(Stated exercise)
Turn the lines below into a numbered list, and leave out the blank lines.

(Input)
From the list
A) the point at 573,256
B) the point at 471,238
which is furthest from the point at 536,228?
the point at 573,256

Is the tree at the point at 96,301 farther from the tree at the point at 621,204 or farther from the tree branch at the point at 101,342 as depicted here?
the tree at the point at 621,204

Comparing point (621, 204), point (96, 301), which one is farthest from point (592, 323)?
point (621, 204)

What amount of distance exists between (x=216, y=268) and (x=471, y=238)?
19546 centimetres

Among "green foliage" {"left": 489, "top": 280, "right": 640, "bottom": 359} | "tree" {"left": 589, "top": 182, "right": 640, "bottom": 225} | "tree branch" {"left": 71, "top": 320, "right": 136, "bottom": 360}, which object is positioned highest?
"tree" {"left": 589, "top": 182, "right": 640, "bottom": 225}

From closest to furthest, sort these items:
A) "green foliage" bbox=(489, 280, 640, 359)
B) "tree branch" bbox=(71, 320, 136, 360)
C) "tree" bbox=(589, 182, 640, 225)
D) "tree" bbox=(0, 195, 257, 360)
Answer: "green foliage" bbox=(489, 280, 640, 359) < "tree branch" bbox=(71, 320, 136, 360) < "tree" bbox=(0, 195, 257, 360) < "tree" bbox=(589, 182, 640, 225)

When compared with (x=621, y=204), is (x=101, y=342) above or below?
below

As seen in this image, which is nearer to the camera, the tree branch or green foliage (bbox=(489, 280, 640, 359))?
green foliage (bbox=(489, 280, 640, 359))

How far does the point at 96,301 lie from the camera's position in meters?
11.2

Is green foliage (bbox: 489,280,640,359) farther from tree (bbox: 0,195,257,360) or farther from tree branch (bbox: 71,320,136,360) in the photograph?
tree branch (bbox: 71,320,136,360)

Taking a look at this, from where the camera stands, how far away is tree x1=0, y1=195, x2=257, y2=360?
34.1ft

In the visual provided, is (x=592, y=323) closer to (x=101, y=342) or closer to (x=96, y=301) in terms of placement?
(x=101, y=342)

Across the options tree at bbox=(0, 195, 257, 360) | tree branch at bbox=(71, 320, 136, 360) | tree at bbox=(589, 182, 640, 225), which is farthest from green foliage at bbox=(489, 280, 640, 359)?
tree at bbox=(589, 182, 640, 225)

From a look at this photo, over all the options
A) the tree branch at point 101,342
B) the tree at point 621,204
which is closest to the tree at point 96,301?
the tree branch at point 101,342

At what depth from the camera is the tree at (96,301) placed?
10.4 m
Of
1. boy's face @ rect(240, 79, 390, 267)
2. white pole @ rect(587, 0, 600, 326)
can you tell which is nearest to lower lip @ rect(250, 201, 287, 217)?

(Answer to this task)
1. From the list
2. A) the point at 573,256
3. B) the point at 471,238
4. which is furthest from the point at 536,228?
5. the point at 573,256
6. Is the tree at the point at 96,301 farther from the tree at the point at 621,204 or farther from the tree branch at the point at 101,342 as depicted here?
7. the tree at the point at 621,204
8. Comparing point (621, 204), point (96, 301), which one is farthest from point (592, 323)?
9. point (621, 204)
10. What amount of distance exists between (x=216, y=268) and (x=471, y=238)?
11. 19546 centimetres
12. Among "green foliage" {"left": 489, "top": 280, "right": 640, "bottom": 359} | "tree" {"left": 589, "top": 182, "right": 640, "bottom": 225} | "tree branch" {"left": 71, "top": 320, "right": 136, "bottom": 360}, which object is positioned highest?
13. "tree" {"left": 589, "top": 182, "right": 640, "bottom": 225}
14. From closest to furthest, sort these items:
15. A) "green foliage" bbox=(489, 280, 640, 359)
16. B) "tree branch" bbox=(71, 320, 136, 360)
17. C) "tree" bbox=(589, 182, 640, 225)
18. D) "tree" bbox=(0, 195, 257, 360)
19. Answer: "green foliage" bbox=(489, 280, 640, 359) < "tree branch" bbox=(71, 320, 136, 360) < "tree" bbox=(0, 195, 257, 360) < "tree" bbox=(589, 182, 640, 225)
20. When compared with (x=621, y=204), is (x=101, y=342) above or below?
21. below
22. As seen in this image, which is nearer to the camera, the tree branch or green foliage (bbox=(489, 280, 640, 359))?
23. green foliage (bbox=(489, 280, 640, 359))
24. How far does the point at 96,301 lie from the camera's position in meters?
25. 11.2
26. Is green foliage (bbox: 489,280,640,359) farther from tree (bbox: 0,195,257,360) or farther from tree branch (bbox: 71,320,136,360) in the photograph?
27. tree branch (bbox: 71,320,136,360)
28. Taking a look at this, from where the camera stands, how far away is tree x1=0, y1=195, x2=257, y2=360?
29. 34.1ft
30. In the visual provided, is (x=592, y=323) closer to (x=101, y=342) or closer to (x=96, y=301) in terms of placement?
31. (x=101, y=342)
32. Across the options tree at bbox=(0, 195, 257, 360) | tree branch at bbox=(71, 320, 136, 360) | tree at bbox=(589, 182, 640, 225), which is farthest from green foliage at bbox=(489, 280, 640, 359)?
33. tree at bbox=(589, 182, 640, 225)
34. From a look at this photo, over all the options
35. A) the tree branch at point 101,342
36. B) the tree at point 621,204
37. which is closest to the tree at point 96,301?
38. the tree branch at point 101,342
39. At what depth from the camera is the tree at (96,301) placed?
40. 10.4 m
41. Of
42. 1. boy's face @ rect(240, 79, 390, 267)
43. 2. white pole @ rect(587, 0, 600, 326)
44. can you tell which is nearest to lower lip @ rect(250, 201, 287, 217)?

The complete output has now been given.